O plenário do Senado rejeitou nesta quarta-feira (29) a indicação do advogado-geral da União, Jorge Messias, para uma vaga no Supremo Tribunal Federal (STF), em uma derrota sem precedentes na história recente do governo Luiz Inácio Lula da Silva (PT). O AGU recebeu 42 votos contrários e 34 favoráveis, com uma abstenção, em sessão na qual estavam presentes 79 dos 81 senadores. Eram necessários ao menos 41 votos para confirmação no cargo.
O resultado rompe um padrão que se mantinha há mais de um século. Há 132 anos o Senado não rejeitava uma indicação presidencial para o STF — a última vez foi em 1894, no governo de Floriano Peixoto, nos primeiros anos da República. Desde a redemocratização, em 1985, nenhum nome enviado por um presidente havia sido derrubado pela Casa.
A reprovação contrariou a expectativa do Palácio do Planalto, que ainda na manhã desta quarta afirmava ter os votos garantidos. Horas antes, a Comissão de Constituição e Justiça (CCJ) havia aprovado o nome de Messias por 16 a 11, após uma sabatina de mais de oito horas. No plenário, contudo, parte dos senadores que indicavam apoio público votou em sentido contrário, em escrutínio secreto que permitiu o avanço da articulação da oposição.
A movimentação contrária foi conduzida principalmente pelo PL e pelo Novo, que fecharam questão contra a indicação, mas contou também com a atuação decisiva do presidente do Senado, Davi Alcolumbre (União-AP). Alcolumbre atuou pela rejeição de Messias, segundo informaram interlocutores próximos à articulação. O parlamentar amapaense vinha defendendo o nome do senador Rodrigo Pacheco (PSB-MG) para a cadeira e classificou como ofensiva pessoal a escolha do AGU pelo Planalto.

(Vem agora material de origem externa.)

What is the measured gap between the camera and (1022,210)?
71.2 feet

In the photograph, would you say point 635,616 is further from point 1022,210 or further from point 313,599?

A derrota expõe a fragilidade da base governista no Congresso em ano eleitoral. A rejeição representa um acachapante revés político para Lula e escancara a dificuldade de articulação do governo no Legislativo, mesmo em uma indicação considerada prioritária pelo Planalto. O processo já havia sido marcado por desgastes anteriores: Lula anunciou a indicação em 20 de novembro de 2025, mas a mensagem oficial só chegou ao Senado em 1º de abril deste ano, e a sabatina ocorreu 160 dias depois do anúncio — intervalo recorde desde a redemocratização, superando o de André Mendonça, indicado por Jair Bolsonaro em 2021.
Durante a sabatina na CCJ, Messias procurou desenhar um perfil moderado. Manifestou-se contrário ao ativismo judicial, definindo-o como uma ameaça à separação de Poderes, e afirmou que o STF “não deve ser o Procon da política”. Em resposta a senadores conservadores, declarou-se pessoalmente contrário ao aborto e prometeu não promover qualquer ação ativista sobre o tema. Os acenos, no entanto, foram insuficientes para convencer parcela significativa do plenário.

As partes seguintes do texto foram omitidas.